Можно с уверенностью сказать, что никакого тысячелетнего провала в почитании матери с младенцем не существовало. И попытка связать этот выдуманный провал с кардинальным изменением отношения к истории (времени) оказывается несостоятельной. Напротив, древнегреческое искусство подтверждает, что от него исходят все культурные стандарты просвещенных народов Европы – архетипы европейского самосознания с древнейших времен. Налицо не разрыв, а прямое наследие, которое требует отношения к Древней Греции не как к этнографической диковинке, а как к собственной предыстории. Забывший древнегреческую историю и культуру европеец теряет всякую надежду продолжить свою цивилизацию.

Факт, идея, истина

Что есть истина? Этот вопрос Понтия Пилата, обращенный к Иисусу Христу загадочен, в нем тайна истории. Он мог содержать мучительное переживание бессмысленности собственного существования, интерес римского провинциала к очередному бродячему философу, насмешку над никчемными умствованиями, чванливую надменность распорядителя судеб человеческих. Нам не откроется глубина этого вопроса, если мы пренебрежем историей Рима Первого, вместившего в себя учение Христа, сделавшего христианство мировым явлением.

Шпенглер обращает внимание только на один вариант ответа. Философская истина – нечто оторванное от жизни и в этой жизни ставшее пустым звуком. Потому что истины вечны, а значит, мертвы. Мысль изреченная есть ложь. Животная природа человека признает только факты. И никакого «теоретического понимания». Пока божественная природа озадачивает человека, животная побуждает к действию, опережая всякую мысль.

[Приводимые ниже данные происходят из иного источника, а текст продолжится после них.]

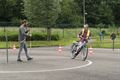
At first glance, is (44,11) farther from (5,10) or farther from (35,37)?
(5,10)

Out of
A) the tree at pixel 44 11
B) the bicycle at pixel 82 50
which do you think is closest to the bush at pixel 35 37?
the tree at pixel 44 11

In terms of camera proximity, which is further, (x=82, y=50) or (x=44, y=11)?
(x=44, y=11)

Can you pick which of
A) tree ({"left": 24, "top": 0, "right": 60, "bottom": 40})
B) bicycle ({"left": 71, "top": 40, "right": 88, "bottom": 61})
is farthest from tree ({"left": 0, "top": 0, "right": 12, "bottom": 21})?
bicycle ({"left": 71, "top": 40, "right": 88, "bottom": 61})

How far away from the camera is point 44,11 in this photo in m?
49.8

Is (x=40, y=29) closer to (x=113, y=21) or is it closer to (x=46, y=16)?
(x=46, y=16)

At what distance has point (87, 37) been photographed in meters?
23.1

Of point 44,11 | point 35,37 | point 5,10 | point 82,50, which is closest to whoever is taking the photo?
point 82,50

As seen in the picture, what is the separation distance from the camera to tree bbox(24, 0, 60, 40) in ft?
163

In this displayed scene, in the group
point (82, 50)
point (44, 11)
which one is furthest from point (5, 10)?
point (82, 50)

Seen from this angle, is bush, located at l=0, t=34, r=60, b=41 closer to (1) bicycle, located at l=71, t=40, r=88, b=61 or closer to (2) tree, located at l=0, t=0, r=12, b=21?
(1) bicycle, located at l=71, t=40, r=88, b=61

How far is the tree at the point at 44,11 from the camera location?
49750 millimetres

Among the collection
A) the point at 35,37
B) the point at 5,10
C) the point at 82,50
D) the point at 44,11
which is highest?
the point at 5,10

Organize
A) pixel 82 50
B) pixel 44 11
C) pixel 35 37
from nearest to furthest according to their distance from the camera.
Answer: pixel 82 50, pixel 44 11, pixel 35 37

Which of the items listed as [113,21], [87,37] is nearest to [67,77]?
[87,37]
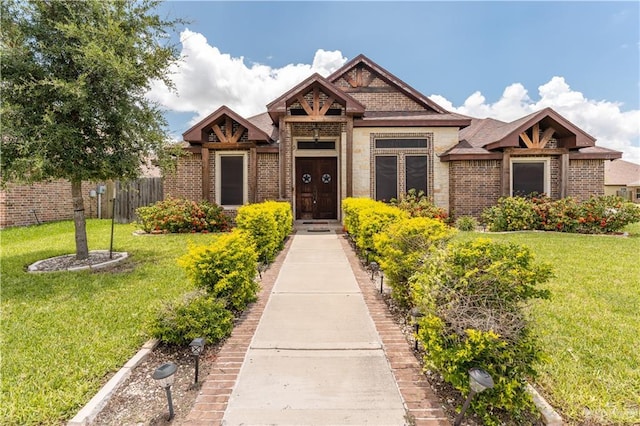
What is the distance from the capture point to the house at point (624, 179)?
3388 centimetres

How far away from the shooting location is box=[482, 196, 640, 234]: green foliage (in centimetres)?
1041

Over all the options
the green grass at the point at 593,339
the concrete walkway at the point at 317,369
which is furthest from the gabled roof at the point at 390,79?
the concrete walkway at the point at 317,369

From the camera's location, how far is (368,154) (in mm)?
12477

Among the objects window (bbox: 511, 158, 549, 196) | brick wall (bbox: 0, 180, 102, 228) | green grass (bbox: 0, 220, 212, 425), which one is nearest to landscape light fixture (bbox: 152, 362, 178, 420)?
green grass (bbox: 0, 220, 212, 425)

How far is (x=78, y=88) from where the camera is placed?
19.5ft

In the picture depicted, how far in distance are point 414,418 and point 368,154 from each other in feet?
35.6

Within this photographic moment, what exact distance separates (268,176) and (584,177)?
12164 millimetres

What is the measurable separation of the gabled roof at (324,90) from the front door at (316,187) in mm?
2606

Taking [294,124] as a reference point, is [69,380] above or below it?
below

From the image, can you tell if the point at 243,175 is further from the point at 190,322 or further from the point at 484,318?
the point at 484,318

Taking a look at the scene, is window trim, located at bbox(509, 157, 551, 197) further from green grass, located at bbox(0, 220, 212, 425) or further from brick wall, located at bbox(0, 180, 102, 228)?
brick wall, located at bbox(0, 180, 102, 228)

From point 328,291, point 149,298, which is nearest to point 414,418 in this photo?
point 328,291

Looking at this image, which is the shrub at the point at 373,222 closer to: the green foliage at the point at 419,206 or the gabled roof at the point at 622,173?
the green foliage at the point at 419,206

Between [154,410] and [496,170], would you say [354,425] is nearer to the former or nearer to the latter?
[154,410]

Животная природа опережает, и кажется, что тактическое преимущество и неоспоримо.

«Действительная жизнь, история знает лишь факты. Жизнь, опыт и знание людей направлены только на факты. Деятельный человек, человек действующий, болящий, борющийся, который изо дня в день обязан самоутверждаться перед властью фактов, ставить их себе на службу или им покоряться, смотрит на голые истины свысока, как на нечто незначительное. Для подлинного государственного деятеля есть лишь политические факты и никаких политических истин. Знаменитый вопрос Понтия Пилата – это вопрос всякого человека дела». То есть, Шпенглер видит в словах Пилата только надменную насмешку практика над теоретиком. Но даже если это так, то практик был посрамлен: «теоретик» оказался гораздо более практичным.

Стратегия решает свои задачи медленнее, но всегда одолевает факт, на который так бурно и непосредственно реагирует тактика. В то же время стратегическое мышление может впасть в иллюзию бодрствования, уподобляясь старым богам, удалившимся от человеческих проблем. Истина может замкнуться сама на себя и забыть о человеке. Тогда человек дела получает бесспорное преимущество, а «чистая истина» оказывается бесплодной – гипертрофированной функцией обезумевшего рассудка.